# Excerpted records:
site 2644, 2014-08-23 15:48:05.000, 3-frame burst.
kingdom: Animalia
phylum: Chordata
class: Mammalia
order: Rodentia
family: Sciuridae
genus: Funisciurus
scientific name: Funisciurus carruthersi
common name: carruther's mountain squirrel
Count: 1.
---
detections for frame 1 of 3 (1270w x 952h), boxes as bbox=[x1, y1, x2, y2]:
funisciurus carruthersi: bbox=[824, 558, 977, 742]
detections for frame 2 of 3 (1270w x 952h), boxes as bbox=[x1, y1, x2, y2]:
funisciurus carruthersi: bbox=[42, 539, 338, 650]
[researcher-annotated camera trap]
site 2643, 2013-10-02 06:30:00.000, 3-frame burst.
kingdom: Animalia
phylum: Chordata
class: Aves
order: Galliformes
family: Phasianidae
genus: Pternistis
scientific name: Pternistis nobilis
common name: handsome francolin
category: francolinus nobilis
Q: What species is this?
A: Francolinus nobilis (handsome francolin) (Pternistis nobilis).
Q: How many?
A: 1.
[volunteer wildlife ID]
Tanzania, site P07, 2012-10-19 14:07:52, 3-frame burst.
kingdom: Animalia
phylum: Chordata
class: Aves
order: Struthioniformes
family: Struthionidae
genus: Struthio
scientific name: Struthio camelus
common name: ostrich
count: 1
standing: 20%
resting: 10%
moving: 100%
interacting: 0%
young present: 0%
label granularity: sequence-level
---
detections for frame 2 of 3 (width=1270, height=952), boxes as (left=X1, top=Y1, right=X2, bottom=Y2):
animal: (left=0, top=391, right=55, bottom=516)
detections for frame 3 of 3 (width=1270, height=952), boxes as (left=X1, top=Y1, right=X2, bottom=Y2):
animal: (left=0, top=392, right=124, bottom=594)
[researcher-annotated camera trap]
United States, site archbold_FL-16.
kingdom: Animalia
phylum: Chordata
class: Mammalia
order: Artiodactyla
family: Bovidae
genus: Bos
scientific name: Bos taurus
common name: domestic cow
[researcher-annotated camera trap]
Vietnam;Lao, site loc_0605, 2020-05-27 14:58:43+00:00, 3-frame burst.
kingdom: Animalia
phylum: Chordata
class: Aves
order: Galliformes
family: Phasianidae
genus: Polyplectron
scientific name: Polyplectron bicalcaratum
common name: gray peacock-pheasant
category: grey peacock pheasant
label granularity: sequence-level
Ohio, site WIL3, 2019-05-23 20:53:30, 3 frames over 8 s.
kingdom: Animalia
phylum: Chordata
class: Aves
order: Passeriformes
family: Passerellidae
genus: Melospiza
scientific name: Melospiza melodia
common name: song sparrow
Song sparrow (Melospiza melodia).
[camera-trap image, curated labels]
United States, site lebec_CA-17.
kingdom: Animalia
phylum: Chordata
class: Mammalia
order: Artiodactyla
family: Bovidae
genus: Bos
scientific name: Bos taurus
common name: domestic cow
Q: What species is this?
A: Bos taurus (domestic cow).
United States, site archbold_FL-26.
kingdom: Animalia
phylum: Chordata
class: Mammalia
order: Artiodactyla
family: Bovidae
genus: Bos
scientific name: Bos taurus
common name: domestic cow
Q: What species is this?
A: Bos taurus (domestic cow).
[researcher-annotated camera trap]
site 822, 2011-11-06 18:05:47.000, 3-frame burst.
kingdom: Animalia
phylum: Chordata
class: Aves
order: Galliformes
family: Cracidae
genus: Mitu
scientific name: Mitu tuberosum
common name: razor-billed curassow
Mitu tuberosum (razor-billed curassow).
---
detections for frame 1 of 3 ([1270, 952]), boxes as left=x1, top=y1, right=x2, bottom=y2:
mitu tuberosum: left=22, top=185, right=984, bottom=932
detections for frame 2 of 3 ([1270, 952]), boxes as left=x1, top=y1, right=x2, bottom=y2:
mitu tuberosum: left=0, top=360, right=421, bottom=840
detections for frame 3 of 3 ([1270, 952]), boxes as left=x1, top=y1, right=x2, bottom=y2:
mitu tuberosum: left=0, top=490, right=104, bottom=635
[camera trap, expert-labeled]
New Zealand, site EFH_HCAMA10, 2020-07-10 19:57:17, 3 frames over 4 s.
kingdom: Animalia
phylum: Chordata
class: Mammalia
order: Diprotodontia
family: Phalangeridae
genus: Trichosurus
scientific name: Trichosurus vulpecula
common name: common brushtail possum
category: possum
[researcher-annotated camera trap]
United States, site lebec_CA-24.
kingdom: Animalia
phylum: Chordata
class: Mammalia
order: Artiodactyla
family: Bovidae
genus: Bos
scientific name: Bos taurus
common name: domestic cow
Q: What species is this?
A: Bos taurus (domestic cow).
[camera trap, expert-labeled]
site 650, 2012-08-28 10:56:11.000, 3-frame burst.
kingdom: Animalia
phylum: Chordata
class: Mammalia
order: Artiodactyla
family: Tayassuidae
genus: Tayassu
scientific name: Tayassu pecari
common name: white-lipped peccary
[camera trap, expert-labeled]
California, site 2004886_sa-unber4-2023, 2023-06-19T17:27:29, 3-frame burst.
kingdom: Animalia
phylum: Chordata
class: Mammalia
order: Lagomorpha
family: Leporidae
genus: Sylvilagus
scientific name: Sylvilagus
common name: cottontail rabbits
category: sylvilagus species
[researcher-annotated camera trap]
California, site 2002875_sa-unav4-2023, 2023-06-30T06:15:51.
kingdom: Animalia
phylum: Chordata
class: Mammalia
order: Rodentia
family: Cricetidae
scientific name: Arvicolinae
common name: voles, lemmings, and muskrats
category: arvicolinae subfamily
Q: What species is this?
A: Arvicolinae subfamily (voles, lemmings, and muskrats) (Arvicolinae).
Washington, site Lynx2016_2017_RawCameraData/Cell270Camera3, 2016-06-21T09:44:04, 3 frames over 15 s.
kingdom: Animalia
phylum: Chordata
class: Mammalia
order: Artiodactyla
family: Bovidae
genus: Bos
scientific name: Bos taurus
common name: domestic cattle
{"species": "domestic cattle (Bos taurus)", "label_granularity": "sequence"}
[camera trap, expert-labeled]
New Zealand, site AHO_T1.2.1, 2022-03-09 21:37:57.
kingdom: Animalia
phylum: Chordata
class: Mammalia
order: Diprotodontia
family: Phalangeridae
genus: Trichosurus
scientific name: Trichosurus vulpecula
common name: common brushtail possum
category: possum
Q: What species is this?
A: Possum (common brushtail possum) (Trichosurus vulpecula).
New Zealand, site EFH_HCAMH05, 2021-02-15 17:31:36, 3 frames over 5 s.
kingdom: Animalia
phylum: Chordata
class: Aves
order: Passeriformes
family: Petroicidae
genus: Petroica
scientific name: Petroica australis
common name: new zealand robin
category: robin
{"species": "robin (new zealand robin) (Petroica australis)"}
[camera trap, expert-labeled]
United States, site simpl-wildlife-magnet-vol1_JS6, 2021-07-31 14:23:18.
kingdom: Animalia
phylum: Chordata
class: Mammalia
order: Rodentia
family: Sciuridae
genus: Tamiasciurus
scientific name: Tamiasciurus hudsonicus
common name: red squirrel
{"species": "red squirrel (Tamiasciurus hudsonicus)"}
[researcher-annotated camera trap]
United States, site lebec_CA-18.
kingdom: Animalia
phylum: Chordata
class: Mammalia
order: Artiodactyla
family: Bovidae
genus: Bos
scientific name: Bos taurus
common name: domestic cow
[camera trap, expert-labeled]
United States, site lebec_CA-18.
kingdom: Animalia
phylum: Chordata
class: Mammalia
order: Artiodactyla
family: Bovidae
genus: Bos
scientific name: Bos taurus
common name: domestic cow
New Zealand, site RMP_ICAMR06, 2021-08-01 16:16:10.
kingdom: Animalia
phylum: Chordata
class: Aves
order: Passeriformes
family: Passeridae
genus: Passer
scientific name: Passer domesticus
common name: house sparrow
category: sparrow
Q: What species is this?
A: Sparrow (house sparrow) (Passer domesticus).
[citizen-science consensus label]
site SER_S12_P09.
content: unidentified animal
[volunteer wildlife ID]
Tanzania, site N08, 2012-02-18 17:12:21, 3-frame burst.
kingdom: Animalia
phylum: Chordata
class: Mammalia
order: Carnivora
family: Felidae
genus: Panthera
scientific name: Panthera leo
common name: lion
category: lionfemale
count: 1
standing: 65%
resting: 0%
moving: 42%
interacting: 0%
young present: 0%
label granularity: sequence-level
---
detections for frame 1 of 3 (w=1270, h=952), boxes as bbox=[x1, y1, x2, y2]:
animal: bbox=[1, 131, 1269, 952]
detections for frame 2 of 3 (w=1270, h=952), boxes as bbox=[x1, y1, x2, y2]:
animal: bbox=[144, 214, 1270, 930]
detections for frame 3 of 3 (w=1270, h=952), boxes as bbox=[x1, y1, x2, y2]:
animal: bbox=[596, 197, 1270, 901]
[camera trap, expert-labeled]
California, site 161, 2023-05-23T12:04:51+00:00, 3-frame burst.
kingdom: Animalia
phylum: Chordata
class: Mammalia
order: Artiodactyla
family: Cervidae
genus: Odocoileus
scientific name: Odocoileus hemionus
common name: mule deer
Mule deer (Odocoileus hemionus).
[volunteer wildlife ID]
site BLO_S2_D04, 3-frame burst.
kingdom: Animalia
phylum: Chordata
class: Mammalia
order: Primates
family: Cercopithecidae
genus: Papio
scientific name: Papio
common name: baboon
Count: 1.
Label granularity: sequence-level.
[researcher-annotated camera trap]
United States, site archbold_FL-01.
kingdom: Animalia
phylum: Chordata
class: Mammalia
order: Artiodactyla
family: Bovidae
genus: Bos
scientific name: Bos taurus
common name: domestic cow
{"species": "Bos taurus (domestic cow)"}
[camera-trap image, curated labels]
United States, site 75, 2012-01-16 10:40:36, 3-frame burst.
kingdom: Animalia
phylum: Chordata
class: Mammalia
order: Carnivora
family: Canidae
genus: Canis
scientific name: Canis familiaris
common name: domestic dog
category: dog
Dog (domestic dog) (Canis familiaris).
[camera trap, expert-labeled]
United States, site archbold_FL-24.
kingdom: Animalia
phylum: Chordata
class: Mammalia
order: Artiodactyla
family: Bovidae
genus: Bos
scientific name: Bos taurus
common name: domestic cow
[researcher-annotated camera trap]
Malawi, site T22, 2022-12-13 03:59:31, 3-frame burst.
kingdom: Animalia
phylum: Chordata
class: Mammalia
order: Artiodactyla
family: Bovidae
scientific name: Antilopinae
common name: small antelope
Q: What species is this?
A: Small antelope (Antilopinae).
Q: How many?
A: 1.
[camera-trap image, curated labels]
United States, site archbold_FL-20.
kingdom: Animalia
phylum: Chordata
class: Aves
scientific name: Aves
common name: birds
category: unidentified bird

# Task details:
Copy each line of the data that includes the word "over".

# Your solution:
Ohio, site WIL3, 2019-05-23 20:53:30, 3 frames over 8 s.
New Zealand, site EFH_HCAMA10, 2020-07-10 19:57:17, 3 frames over 4 s.
Washington, site Lynx2016_2017_RawCameraData/Cell270Camera3, 2016-06-21T09:44:04, 3 frames over 15 s.
New Zealand, site EFH_HCAMH05, 2021-02-15 17:31:36, 3 frames over 5 s.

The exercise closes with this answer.